In Italy the decline in total beer consumption is estimated at some 3.5%, partly as a result of the weather and partly as a result of the increase in beer taxes introduced at 1 January. The Group’s main product Ceres Strong Ale achieved volumes at the 2003 level, whereas Ceres Top increased by some 40%. Faxe Premium and Ceres Royal, which are not considered focus products in Italy, showed decline. Both Strong Ale and Ceres Top won market shares in 2004.

In Germany the market continued in 2004 to be affected by the deposit introduced on beverages in disposable containers in 2003, and total German canned beer sales are estimated to have declined by 70- 80% from the 2002 level. The decline in total German beer consumption is estimated at 1.5% from 2003 to 2004. Faxe Premium, which is the leading import beer brand in Germany and which has so far only been marketed in cans, was in 2004 also launched in a 66 centilitre returnable glass bottle and a 50 centilitre PET bottle (disposable container).

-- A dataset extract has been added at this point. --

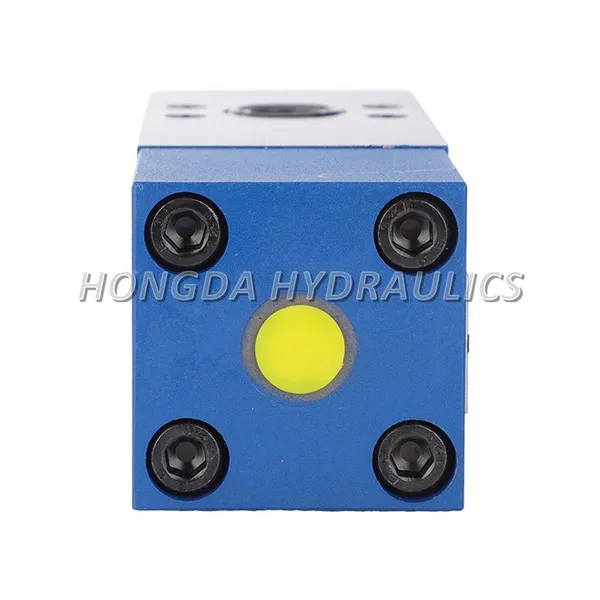 Hydraulic Bidirectional Balance Valve VBCD Series Pressure Holding Counteracting Valve Cylinder Lock Stabilization Valve photo-5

The returnable glass bottle is distributed in cooperation with Flensburger Brauerei. In the second half of 2004 these initiatives contributed towards stabilising Faxe sales in Germany. The increase in exports to Germany achieved in 2004 is therefore solely attributable to an increase in The Danish Brewery Group’s exports to the market for cross-border trade.

The relaunch in Lithuania of the Kalnapilis brand, which was effected in the spring of 2004, meant that the Company won market shares in a total market estimated at a 5-6% increase in 2004. Also the Tauras brand made progress; however, primarily in the low-priced segments. The results achieved in Lithuania were satisfactory confirming the positive development recorded in 2003 and 2004.

In Poland the results achieved were not satisfactory. Since early 2004 when The Danish Brewery Group acquired the remaining shares of the Group’s then distributor, efforts have been directed at reorganizing the sales structure in Poland to increase distribution of the brands of The Danish Brewery Group. Therefore, in line with the Group’s strategy, the cost level in Poland was increased in 2004 resulting in increased distribution of the Group’s products. The results from the Group’s Polish activities are not expected to balance in 2005 either.